--- Begin Extracted information ---

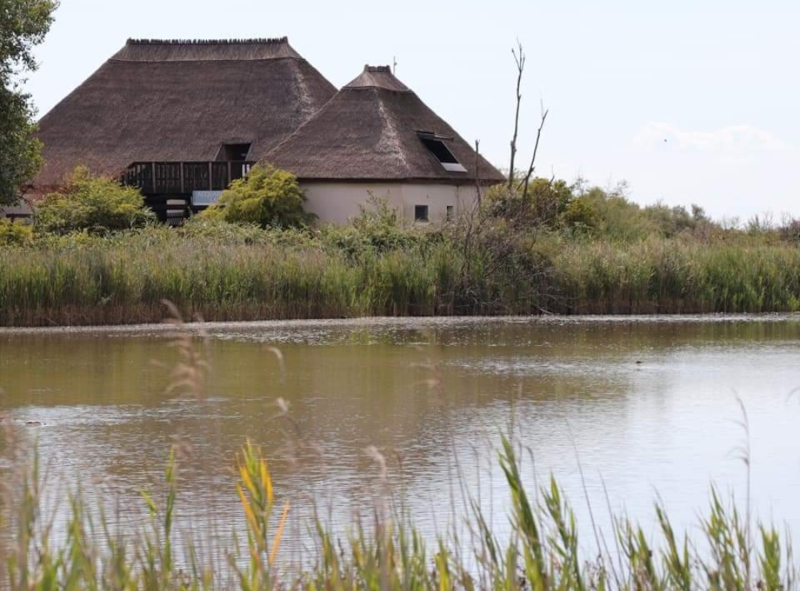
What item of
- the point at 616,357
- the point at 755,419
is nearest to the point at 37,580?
the point at 755,419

--- End Extracted information ---

Write out every item above again word for word, leaving the pictures out.

What item of
- the point at 616,357
- the point at 755,419
is nearest to the point at 37,580?
the point at 755,419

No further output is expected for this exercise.